__Petunjuk Pengerjaan__:
[1] Dalam teks tentang Geguritan Nala Damayanti, teori feminisme menurut siapa yang dipakai dalam penelitian itu?
[2] Sebutkan semua bentuk ketidakadilan gender yang dialami perempuan menurut teks tentang Geguritan Nala Damayanti.
[3] Teruskan teks tentang Geguritan Nala Damayanti mulai dari sesudah kalimat terakhirnya.

__Kutipan Teks__:
————

GEGURITAN NALA DAMAYANTI ANALISIS PENDEKATAN FEMINISME DAN NILAI-NILAI YANG TERKANDUNG

Ni Putu Vivi Ary Anggreni1*, I Wayan Suteja2, dan I Wayan Suardiana3 Universitas Udayana

*) surel korespondensi: viviary@gmailo.com doi: : https://doi.org/10.24843/STIL.2023.v02.i02.p03 Artikel dikirim: 26 Mei 2022; diterima: 26 Juni 2022

GEGURITAN NALA DAMAYANTI ANALYSIS OF FEMINISM APPROACH AND CONTAINED VALUES

Abstract. This study examines Geguritan Nala Damayanti. The purpose of this study is to describe feminism and the values contained in the Geguritan Nala Damayanti text. This study uses the theory of feminism according to Sugihastuti and Suharto. The stage of providing data using the listening method is assisted by translation techniques and recording techniques. The data analysis phase used qualitative methods assisted by analytical descriptive techniques. The stage of providing the results of data analysis using informal methods supported by inductive and deductive techniques. Feminism obtained from the research is how a woman experiences gender oppression and injustice in the form of marginalization, subordination, stereotypes, and violence that she experiences. As well as female figures who are used as role models and the values contained in them can be taken.

————

__Kumpulan Entri__:

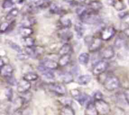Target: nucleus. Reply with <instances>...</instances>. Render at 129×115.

————

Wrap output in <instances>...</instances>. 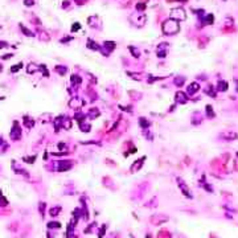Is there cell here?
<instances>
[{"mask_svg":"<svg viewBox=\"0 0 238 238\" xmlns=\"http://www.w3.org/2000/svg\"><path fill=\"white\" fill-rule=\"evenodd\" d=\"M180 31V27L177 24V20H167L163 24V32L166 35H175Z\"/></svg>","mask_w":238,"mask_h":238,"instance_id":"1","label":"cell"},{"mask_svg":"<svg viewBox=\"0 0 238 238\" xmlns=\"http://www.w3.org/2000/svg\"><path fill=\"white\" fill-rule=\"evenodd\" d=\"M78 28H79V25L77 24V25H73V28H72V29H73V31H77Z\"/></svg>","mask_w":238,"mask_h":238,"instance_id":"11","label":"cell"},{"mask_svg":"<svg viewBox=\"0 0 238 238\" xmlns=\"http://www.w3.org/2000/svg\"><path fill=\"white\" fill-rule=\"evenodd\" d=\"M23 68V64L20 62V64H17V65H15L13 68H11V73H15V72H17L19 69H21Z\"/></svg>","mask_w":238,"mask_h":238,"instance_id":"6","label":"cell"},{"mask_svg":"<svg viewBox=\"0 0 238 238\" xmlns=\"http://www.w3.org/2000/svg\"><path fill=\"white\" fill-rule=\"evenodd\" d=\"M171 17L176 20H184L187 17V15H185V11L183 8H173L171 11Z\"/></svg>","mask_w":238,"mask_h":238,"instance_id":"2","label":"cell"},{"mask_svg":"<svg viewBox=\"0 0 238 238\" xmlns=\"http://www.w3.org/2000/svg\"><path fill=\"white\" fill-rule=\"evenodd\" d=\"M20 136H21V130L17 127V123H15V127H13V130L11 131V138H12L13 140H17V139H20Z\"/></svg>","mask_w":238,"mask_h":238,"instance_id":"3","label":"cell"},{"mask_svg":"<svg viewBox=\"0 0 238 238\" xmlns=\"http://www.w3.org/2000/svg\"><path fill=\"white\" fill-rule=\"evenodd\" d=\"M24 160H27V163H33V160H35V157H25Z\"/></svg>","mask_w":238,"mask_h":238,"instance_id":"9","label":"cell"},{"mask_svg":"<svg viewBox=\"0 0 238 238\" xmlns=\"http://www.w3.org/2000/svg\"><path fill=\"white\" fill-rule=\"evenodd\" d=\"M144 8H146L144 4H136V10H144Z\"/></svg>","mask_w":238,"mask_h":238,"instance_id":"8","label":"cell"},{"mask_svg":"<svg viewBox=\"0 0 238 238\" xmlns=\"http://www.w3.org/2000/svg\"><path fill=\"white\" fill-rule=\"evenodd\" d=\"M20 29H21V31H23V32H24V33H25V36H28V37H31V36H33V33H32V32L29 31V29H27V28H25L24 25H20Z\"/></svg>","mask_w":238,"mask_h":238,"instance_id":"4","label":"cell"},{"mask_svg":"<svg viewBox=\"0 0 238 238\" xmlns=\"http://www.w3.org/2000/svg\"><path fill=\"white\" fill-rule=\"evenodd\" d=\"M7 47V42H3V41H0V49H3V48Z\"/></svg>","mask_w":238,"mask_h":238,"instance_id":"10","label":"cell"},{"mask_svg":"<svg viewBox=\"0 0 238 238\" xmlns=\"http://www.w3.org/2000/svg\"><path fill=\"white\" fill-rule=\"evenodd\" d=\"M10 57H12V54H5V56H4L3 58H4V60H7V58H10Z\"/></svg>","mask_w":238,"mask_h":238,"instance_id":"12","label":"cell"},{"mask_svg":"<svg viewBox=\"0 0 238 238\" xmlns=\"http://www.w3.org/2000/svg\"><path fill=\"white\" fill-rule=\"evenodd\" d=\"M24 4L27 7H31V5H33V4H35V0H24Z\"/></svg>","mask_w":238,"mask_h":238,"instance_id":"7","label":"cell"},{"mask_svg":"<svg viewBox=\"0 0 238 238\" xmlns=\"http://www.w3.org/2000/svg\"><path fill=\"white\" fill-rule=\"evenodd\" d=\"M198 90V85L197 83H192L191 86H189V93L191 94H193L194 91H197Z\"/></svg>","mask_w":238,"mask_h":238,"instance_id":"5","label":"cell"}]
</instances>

————

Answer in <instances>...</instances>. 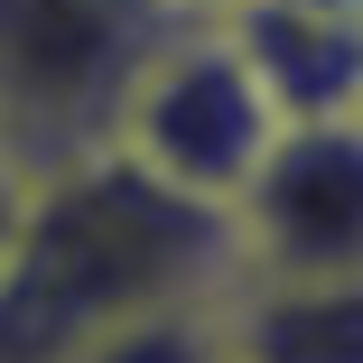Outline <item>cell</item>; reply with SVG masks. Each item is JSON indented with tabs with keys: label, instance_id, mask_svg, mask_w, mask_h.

————

__Jawaban Tiap Tugas__:
[1] Sugihastuti dan Suharto.

[2] Marginalisasi, subordinasi, stereotip, dan kekerasan.

[3]
Keywords: geguritan, structure, values

PENDAHULUAN

Kasusastraan berasal dari kata “ sastra “. Sas yang berarti “ mengajar, mendidik dan memberi petunjuk “ dan tra yang berarti “ alat “. Kasusastraan mendapat pangater su- yang berarti baik atau benar dan pangater dan pangiring ke-an yang berarti keberadaan (kawentenan). Jadi kasusastraan adalah alat untuk mengajar, mendidik yang baik dan benar. Kasusastraan Bali dibagi menjadi dua yaitu kasusastraan Bali purwa dan Kasusastraan Bali anyar.

Kasusastraan Bali purwa adalah warisan sastra Bali yang mengandung nilai-nilai tradisional masyarakat pendukungnya, dari segi isi mencerminkan kehidupan masyarakat Bali tradisional dan dari segi bentuknya memiliki bentuk yang khas sebagai bentuk ciri kedaerahannya. Hal ini menjelaskan bahwa kasusastraan Bali purwa mengandung nilai-nilai tradisional yang mencerminkan kehidupan masyarakat Bali.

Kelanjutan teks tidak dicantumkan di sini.